── Excerpt provided ──

The cited privacy concerns were raised by a group of privacy researchers. In a report that came out in 2015, Lukasz Olejnik, Gunes Acar, Claude Castelluccia, and Claudia Diaz’s analysis of the implementation of the API in Mozilla’s Firefox found that the high precision read-outs provided by the browser could reveal the capacity of the user’s batteries, which as a result, ‘expose[d] a fingerprintable surface that [could] be used to track web users in short time intervals’. They concluded that the capacity of the battery could potentially serve as a tracking identifier. The researchers then reported their findings to Firefox. Lukasz Olejnik has subsequently joined the W3C as an Invited Expert and contributed to its work in terms of privacy.
More recently, two other researchers at Princeton University, Steven Englehardt and Arvind Narayanan, revealed that fingerprinting scripts have used, among others, the Battery Status API. Following the researchers’ reports as well as revelations by companies such as Uber for the amount of data they could access and potentially benefit by detecting a lower battery status, browser vendors decided to withdraw their support for the API. In a blog post, Olejnik highlighted this as ‘an unprecedented event in the Web’s history’. According to the researcher, this demonstrated going ‘a long way since 2000s, when privacy wasn’t treated that seriously’ by vendors. At the end of October 2016, Mozilla’s engineers confirmed that contrary to the intentions of developers that the API would be used ‘to save document data before the battery dies, to easy off heavy computation when the battery is low, or to implement the Firefox OS settings app’, the real uses of the specification has resulted in fingerprinting users and tracking consumer behaviour. A few days later, the WebKit team, that has powered Apple’s Safari browser, announced that it abandoned the API for the same reasons. While Safari and Internet Explorer had never implemented the API in their browsers, Chrome has supported it since 2014 and its final decision given the current circumstances remains to be seen.

───
── Raw data ──

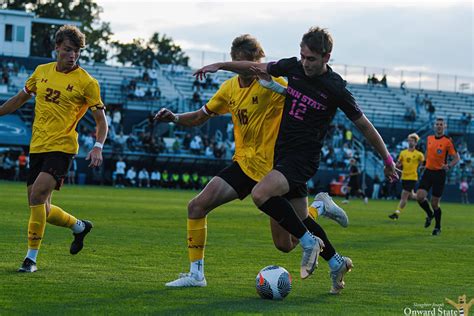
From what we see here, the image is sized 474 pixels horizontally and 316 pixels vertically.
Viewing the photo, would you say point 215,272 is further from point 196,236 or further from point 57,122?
point 57,122

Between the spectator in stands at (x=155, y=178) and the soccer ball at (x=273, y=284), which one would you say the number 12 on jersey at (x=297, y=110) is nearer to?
the soccer ball at (x=273, y=284)

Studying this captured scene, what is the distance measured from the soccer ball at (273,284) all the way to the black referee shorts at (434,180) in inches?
533

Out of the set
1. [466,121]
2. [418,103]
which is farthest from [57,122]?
[418,103]

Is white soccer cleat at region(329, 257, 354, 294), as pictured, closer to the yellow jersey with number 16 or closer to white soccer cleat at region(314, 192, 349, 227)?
the yellow jersey with number 16

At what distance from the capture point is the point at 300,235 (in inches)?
338

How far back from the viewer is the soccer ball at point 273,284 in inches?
337

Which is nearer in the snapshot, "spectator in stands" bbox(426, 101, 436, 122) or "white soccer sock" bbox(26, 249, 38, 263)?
"white soccer sock" bbox(26, 249, 38, 263)

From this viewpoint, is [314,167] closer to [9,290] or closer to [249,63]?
[249,63]

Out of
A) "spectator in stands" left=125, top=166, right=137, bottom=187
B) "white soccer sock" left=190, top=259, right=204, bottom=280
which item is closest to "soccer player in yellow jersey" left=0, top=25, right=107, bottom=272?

───

■ **The task**: Pick up the text on the Battery Status API and privacy after its final sentence and carry it on.

■ **Reply to the task**:
Speaking on behalf of the privacy advocates community, Joseph Lorenzo Hall, Chief Technologist at the Centre for Democracy and Technology, thanked the undertaken decisions of browser vendors. The W3C had announced that once privacy concerns are ‘sufficiently’ addressed the specification would resume its status of a Proposed Recommendation. The original deadline set for that – no later than 1st September 2016 – has now passed with no resumption.